--- WORK TO DO ---
Rewrite the material below with "green leaf" swapped for "green frond" in every place it occurs, leaving all other wording unchanged. Omit the pictures from your answer.
[start of DATASET ENTRIES]
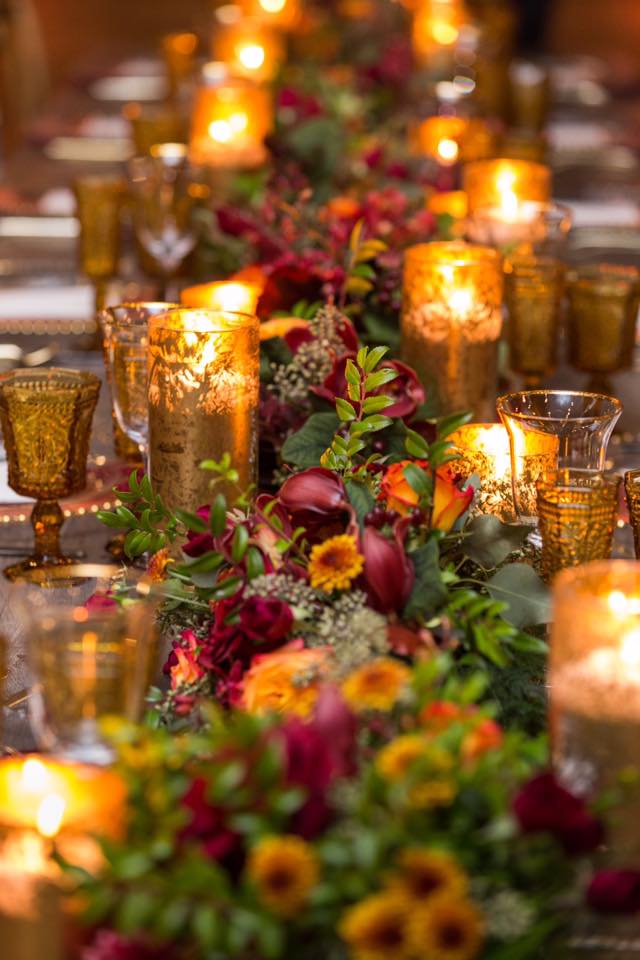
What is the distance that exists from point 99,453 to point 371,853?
113 cm

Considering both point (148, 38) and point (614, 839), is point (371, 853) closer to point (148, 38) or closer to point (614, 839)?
point (614, 839)

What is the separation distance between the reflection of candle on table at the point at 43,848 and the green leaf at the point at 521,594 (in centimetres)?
36

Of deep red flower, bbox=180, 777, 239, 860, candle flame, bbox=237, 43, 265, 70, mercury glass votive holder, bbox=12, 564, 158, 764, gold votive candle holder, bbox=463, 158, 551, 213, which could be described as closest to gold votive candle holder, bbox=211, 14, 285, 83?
candle flame, bbox=237, 43, 265, 70

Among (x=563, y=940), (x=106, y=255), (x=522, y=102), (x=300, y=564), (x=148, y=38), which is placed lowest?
(x=563, y=940)

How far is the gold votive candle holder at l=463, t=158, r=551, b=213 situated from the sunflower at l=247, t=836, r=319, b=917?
1.97 metres

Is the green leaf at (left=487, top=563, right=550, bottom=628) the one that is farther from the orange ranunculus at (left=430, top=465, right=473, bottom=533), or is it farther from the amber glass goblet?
the amber glass goblet

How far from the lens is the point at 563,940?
2.21ft

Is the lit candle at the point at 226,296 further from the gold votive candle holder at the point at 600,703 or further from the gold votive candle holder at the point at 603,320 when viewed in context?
the gold votive candle holder at the point at 600,703

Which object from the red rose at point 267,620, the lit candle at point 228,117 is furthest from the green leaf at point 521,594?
the lit candle at point 228,117

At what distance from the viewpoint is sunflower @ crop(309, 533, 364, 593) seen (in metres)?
0.93

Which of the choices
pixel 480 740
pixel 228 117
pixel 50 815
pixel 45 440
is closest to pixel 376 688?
pixel 480 740

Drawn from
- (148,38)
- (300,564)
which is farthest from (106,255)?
(148,38)

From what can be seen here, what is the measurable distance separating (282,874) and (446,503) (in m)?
0.41

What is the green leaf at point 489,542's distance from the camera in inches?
40.8
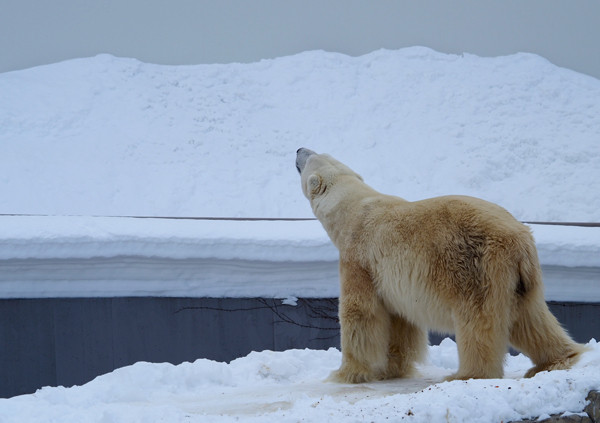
[end of DATASET ENTRIES]
--- WRITTEN RESPONSE ---
What is the distance that exists from point 99,453 to point 371,853?
113 cm

Considering both point (148, 38) and point (614, 839), is point (371, 853) closer to point (148, 38) or closer to point (614, 839)?
point (614, 839)

What is the separation distance between the reflection of candle on table at the point at 43,848 and the green frond at the point at 521,594 (in centimetres)?
36

Of deep red flower, bbox=180, 777, 239, 860, candle flame, bbox=237, 43, 265, 70, mercury glass votive holder, bbox=12, 564, 158, 764, gold votive candle holder, bbox=463, 158, 551, 213, which could be described as closest to gold votive candle holder, bbox=211, 14, 285, 83?
candle flame, bbox=237, 43, 265, 70

Among (x=563, y=940), (x=106, y=255), (x=522, y=102), (x=300, y=564), (x=148, y=38), which is placed lowest?
(x=563, y=940)

How far is the gold votive candle holder at l=463, t=158, r=551, b=213 situated from the sunflower at l=247, t=836, r=319, b=917?
1.97 metres

Is the green frond at (left=487, top=563, right=550, bottom=628) the one that is farther from the orange ranunculus at (left=430, top=465, right=473, bottom=533), or is it farther from the amber glass goblet?
the amber glass goblet

How far from the lens is the point at 563,940?
2.21ft

Is the lit candle at the point at 226,296 further from the gold votive candle holder at the point at 600,703 or further from the gold votive candle holder at the point at 603,320 when viewed in context?
the gold votive candle holder at the point at 600,703

Which object from the red rose at point 267,620, the lit candle at point 228,117 is furthest from the green frond at point 521,594?
the lit candle at point 228,117

At what distance from the viewpoint is sunflower @ crop(309, 533, 364, 593) seen (in metres)?
0.93

Which of the choices
pixel 480 740
pixel 228 117
pixel 50 815
pixel 45 440
is closest to pixel 376 688?
pixel 480 740

Drawn from
- (148,38)
- (300,564)
which is farthest from (106,255)?
(148,38)

From what can be seen here, what is the measurable distance separating (282,874) and (446,503) (in m)?
0.41

What is the green frond at point 489,542's distance from the camera in inches?
40.8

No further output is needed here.